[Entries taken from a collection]

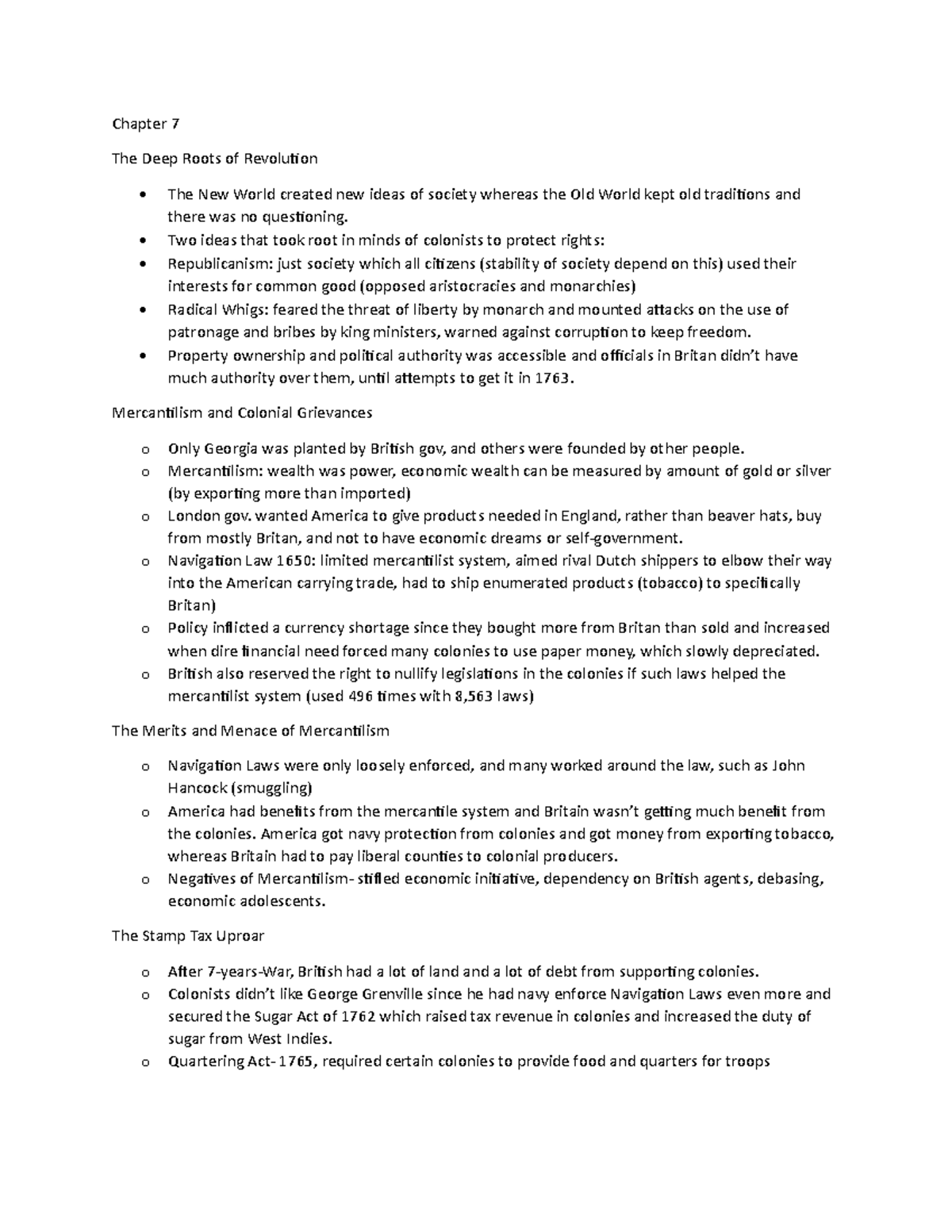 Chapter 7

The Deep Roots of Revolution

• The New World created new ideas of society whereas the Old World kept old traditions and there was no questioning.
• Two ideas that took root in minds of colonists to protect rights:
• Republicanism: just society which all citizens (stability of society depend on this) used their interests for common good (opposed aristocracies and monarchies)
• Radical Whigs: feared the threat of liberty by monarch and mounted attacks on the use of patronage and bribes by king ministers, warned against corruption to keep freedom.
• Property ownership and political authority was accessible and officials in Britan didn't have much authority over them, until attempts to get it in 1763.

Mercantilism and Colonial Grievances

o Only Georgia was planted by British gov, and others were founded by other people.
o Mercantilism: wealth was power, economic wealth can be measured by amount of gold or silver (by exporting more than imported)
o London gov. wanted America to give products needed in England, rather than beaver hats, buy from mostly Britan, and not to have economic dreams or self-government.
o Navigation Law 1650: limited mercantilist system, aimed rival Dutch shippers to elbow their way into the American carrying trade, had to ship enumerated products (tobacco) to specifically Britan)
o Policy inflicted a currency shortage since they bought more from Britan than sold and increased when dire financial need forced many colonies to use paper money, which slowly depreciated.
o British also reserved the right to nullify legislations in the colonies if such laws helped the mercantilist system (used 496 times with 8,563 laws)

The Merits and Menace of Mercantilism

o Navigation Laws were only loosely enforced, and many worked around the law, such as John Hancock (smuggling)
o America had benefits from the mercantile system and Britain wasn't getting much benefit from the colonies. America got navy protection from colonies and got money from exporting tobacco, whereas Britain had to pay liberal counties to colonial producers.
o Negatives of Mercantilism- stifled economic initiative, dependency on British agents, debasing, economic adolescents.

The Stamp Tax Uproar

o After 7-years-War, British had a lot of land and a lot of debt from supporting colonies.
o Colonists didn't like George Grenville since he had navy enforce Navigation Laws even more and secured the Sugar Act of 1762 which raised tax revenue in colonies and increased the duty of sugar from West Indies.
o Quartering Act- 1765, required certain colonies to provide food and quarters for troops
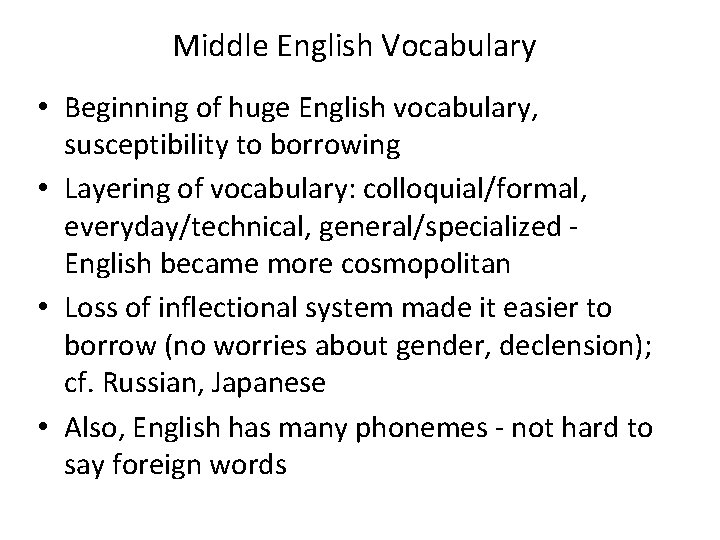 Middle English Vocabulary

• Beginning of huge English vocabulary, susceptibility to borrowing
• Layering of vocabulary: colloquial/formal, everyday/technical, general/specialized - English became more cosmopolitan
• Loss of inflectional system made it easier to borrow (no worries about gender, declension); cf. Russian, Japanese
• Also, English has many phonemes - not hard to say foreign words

[What you have to do]:
The word "society" may appear in lines of the entries. State how many lines hold it, as a number alone.

[Output of the task]:
2